De PGS 31 is herschreven naar de nieuwe stijl, met vernieuwde structuur en opbouw. Inhoudelijk is er voor wat betreft brandveiligheid ook veel veranderd. In de vorige versie uit 2018 waren de mogelijkheden nog zeer beperkt en daarom zijn in de nieuwe versie scenario’s en maatregelen beter uitgewerkt. Tijdens de bijscholingscursussen werden de deelnemers vertrouwd gemaakt met de nieuwe structuur en werkwijze en kregen zij inzicht in hoe en waar welke relevante informatie te vinden is. Ook leerden zij aan de hand van enkele casussen hoe je als adviseur of toezichthouder bij een veiligheidsvraagstuk, bijvoorbeeld een vergunningaanvraag, aan de hand van scenario’s stapsgewijs tot een goed advies komt voor de gewenste maatregelen.

Afstand en brandweerinzet

De Bie: “Een leidend uitgangspunt in de PGS 31 is dat afstand bij brandscenario’s de basis is. Als de afstand van de tank tot andere tanks, gebouwen, installaties en andere kwetsbare objecten maar groot genoeg is en er dus geen escalatierisico is, zijn geen extra maatregelen nodig, anders dan opvang met voldoende volume om milieuschade te voorkomen. Een tweede principe is dat een scenario, waarbij moet worden geblust en/of gekoeld of een toxische pas moet worden afgedekt, met de inzet van één basistankautospuit beheerst moet kunnen worden, in tijd/tempo gezien. Het gaat vrijwel altijd over inzet van de overheidsbrandweer, omdat het veelal bedrijven betreft die geen bedrijfsbrandweeraanwijzing hebben. Maar het handelingsperspectief van één TS is beperkt bij branden in tankopslag met een kleine afstand tot andere objecten, zijn aanvullende maatregelen nodig, om risico’s en effecten te beheersen. Zoals een stationaire blus- en/of koelinstallatie of brandwerende afscherming.”

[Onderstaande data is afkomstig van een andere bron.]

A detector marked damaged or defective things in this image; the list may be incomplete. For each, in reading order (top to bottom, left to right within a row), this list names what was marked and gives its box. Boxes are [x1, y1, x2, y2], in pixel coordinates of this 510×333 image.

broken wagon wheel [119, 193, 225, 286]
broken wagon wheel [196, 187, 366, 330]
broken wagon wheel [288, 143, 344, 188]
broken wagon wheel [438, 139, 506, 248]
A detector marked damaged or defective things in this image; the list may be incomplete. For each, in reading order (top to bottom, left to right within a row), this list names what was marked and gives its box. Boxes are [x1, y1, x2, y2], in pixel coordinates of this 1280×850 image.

Een aantal veiligheidsregio’s stelde al eerder vast dat bedrijven die aan de criteria voor de PGS 31 voldoen zich vaak toch niet goed hadden voorbereid op incidentscenario’s rond hun opslagtanks. Aan de andere kant waren voor specialisten IV de mogelijkheden van de oude versie te beperkt om goed onderbouwd maatregelen voor te schrijven aan de bewuste bedrijven. Die mogelijkheden zijn met de PGS-nieuwe stijl aanzienlijk ruimer. De organisatoren van de trainingsronde hopen dat de train-de-trainersessies bijdragen aan het vergroten van de kennis over de toch belangrijke PGS 31 in de achterban bij de veiligheidsregio’s.

De Bie: “Dat is nodig, want de inhoud is wezenlijk anders dan in de vorige versie. We gaan ervan uit dat de nu opgeleide medewerkers bij hun collega’s binnen de veiligheidsregio’s gaan benadrukken dat de richtlijn van toepassing is op heel veel bedrijfssituaties en ze vertrouwd maken met de methodiek en de mogelijkheden om scenario’s rond deze bedrijven praktisch te benaderen en te beheersen. Zowel qua risicobeheersing als qua incidentbestrijding.”